If I'd use a policy "v=spf1 a -all" for mail sent directly
from my box (with the corresponding DynDNS domain), then no
other IP is allowed to send MAIL FROM this domain.  That's
the purpose of this policy, it works.

I wouldn't change this policy depending on statements of my
actual ISP, even if one of these ISPs marks the relevant IP
as "no MTA".  That's their business.  Now either you reject
my mail sent from a IP marked as "no MTA" (=> ready, I have
to find another way to send my mail to you), or you accept
it.

If you accepted it, and it is spam, you would probably send
a complaint to the owner of these IPs.  Maybe the owner
then says "don't accept mail from IPs marked as no MTA".
Then you'll probably change your procedures for all IPs in
the same category, either by ISP or by MTAMARK.  In both
cases see above => ready, no more spam from this class of
IPs.

Or the ISP says "tnx for info, this customer violated our
AUP, and we'll terminate his account if he does it again".
You can believe this, or you don't, more or less the same
situation as above or without SPF.  If you believe it you
can continue with your procedure "let MAIL FROM SPF trump
PTR SPF", because you want mail sent directly to your MX.

And if you don't want this the whole discussion is useless,
because you always say 554 as soon as you see the IP.  The
proposal is only relevant if you want to accept some mails
sent directly to you (resp. your MX).

It's always about _your_ decision, it's nothing the owner
of the domain can or should do.  The domain owner states his
policy, and we know that spammers lie.  With or without SPF.

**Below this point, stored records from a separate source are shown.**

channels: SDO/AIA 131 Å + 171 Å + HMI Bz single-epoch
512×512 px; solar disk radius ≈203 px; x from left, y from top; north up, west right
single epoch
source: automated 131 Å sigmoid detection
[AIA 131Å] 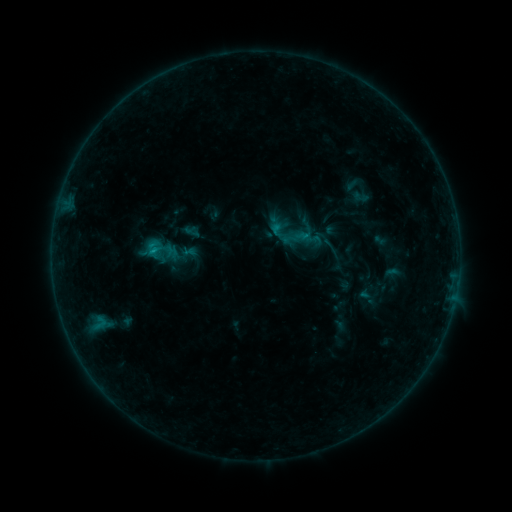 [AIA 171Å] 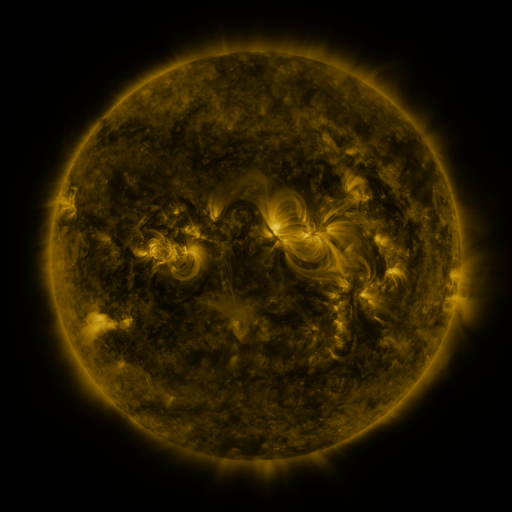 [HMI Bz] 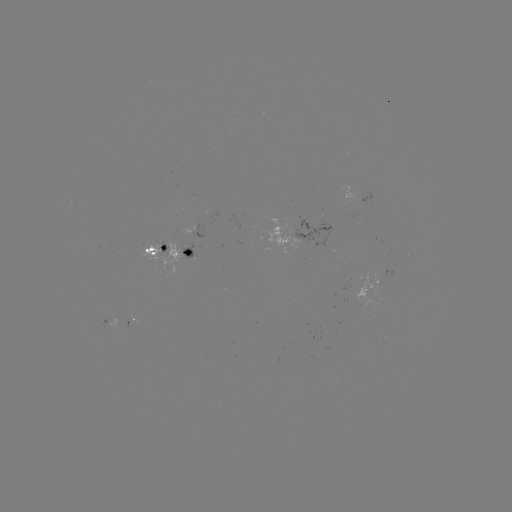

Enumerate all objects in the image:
sigmoid: (159, 248)
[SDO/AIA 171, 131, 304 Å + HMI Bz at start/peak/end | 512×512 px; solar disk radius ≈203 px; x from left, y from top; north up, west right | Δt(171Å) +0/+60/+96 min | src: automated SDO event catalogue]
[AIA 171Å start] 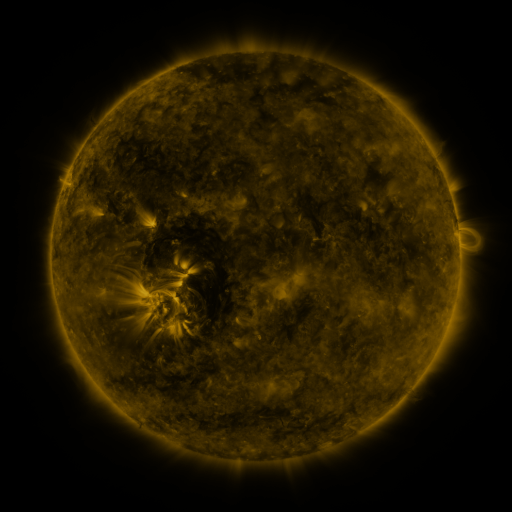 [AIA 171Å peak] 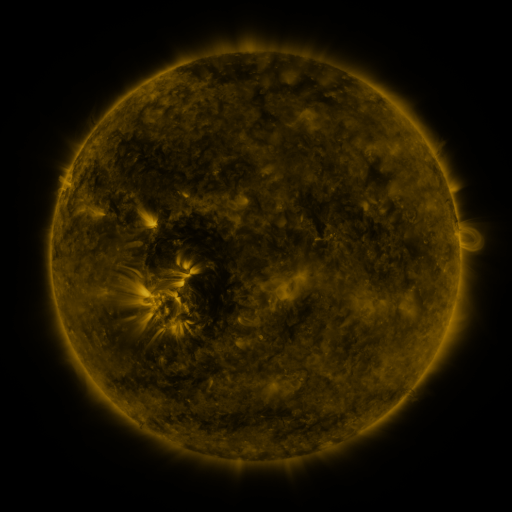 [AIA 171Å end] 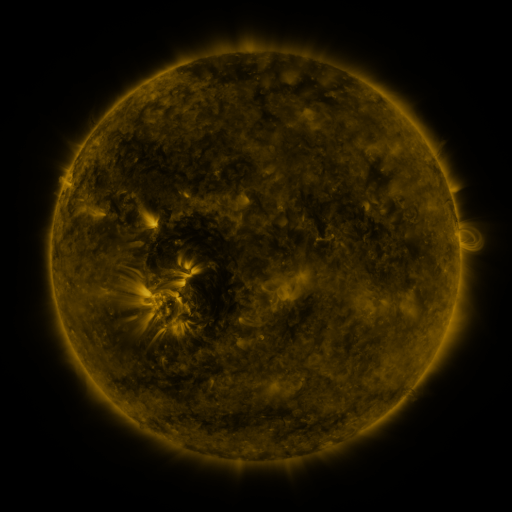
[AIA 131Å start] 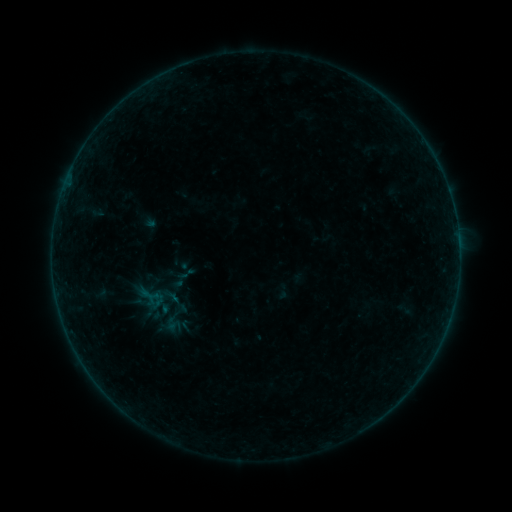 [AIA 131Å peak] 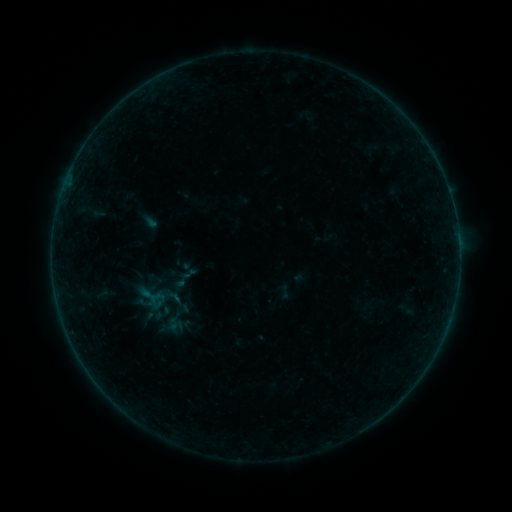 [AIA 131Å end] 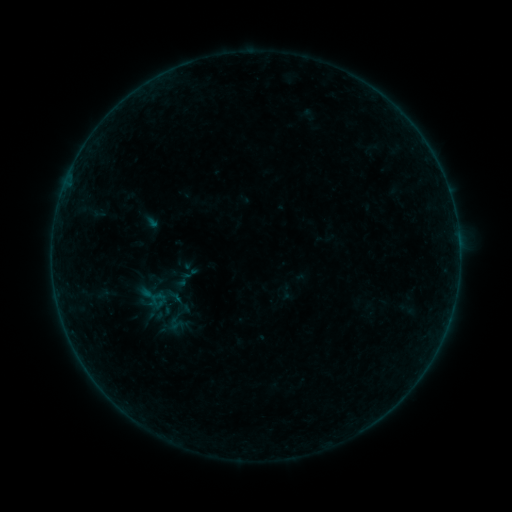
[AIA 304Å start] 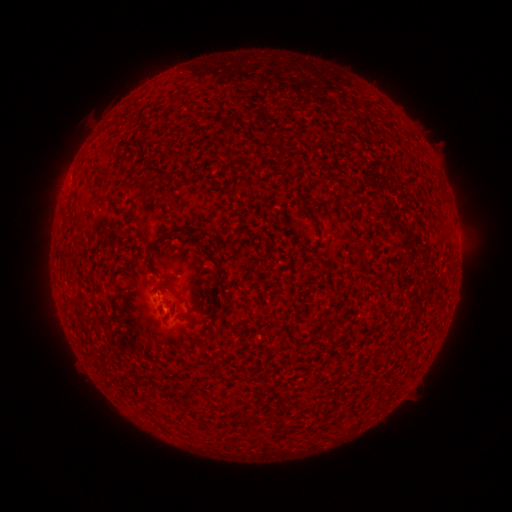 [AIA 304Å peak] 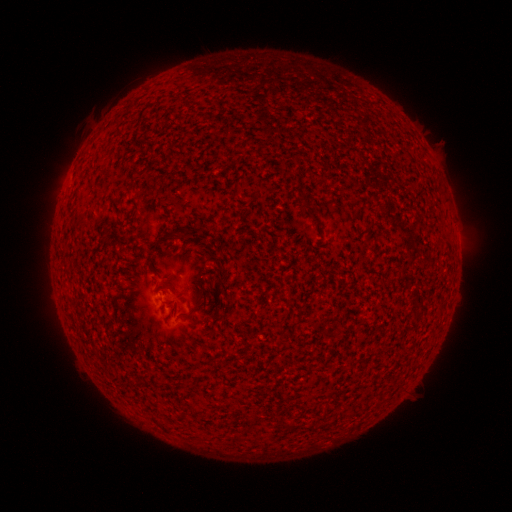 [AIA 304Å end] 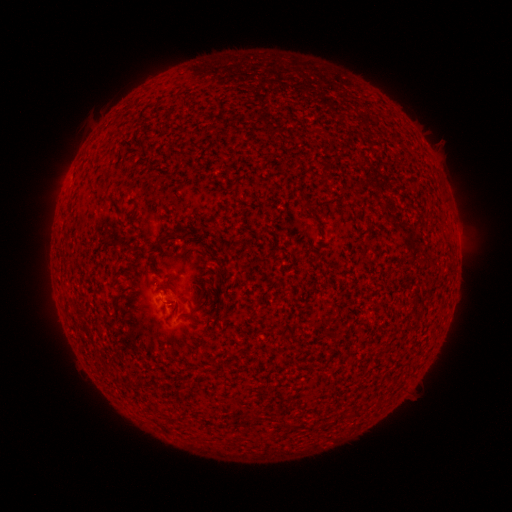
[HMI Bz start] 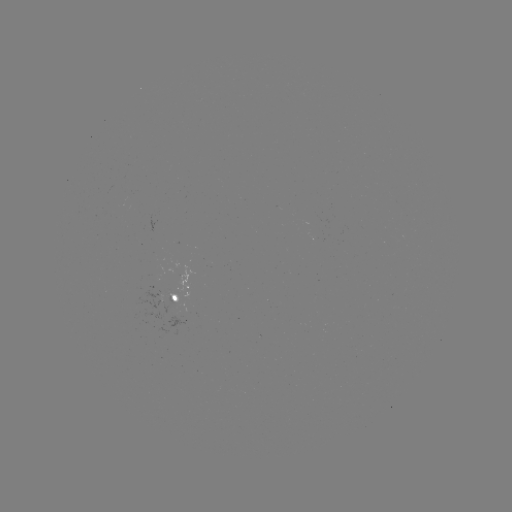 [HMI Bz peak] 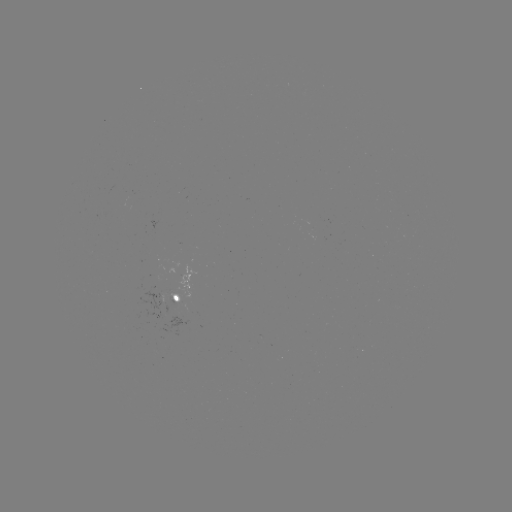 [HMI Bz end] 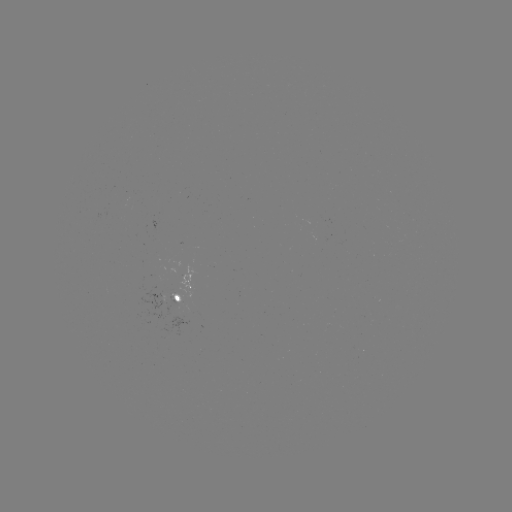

give recipients a better shot at rejecting forgeries

If I'd send mail directly to you using a domain with a
corresponding sender policy, then that's not a forgery.

The SPF-for-PTR / unified MTAMARK / or whatever the name
is today has nothing to do with forgeries, it's an anti-spam
or AUP issue.  In the worst case it's a "replace all abuse
desks by Dave Null" scheme.  That's the problem of "unified
SPF", it's not more clear what it's about.

 [general DyDNS cosiderations]
I'm not saying that no one can do this.  That is a matter of
personal choice.

It's not only a matter of personal choice.  Where I live static
IPs are _really_ expensive, and dynamic IPs (with flarates) are
relatively cheap.  The marketing says "always on", and only in
the fine print you find something about a forced disconnect
after 24 hours "for technical reasons", but of course you can
reconnect immediately.

Not good enough for a reliable mail solution (unless you don't
care about a daily time window where mail could arrive at a 3rd
party), but if your MX is reliable, it _could_ be good enough
to send some "crash mails" (the FidoNet term for direct to MX).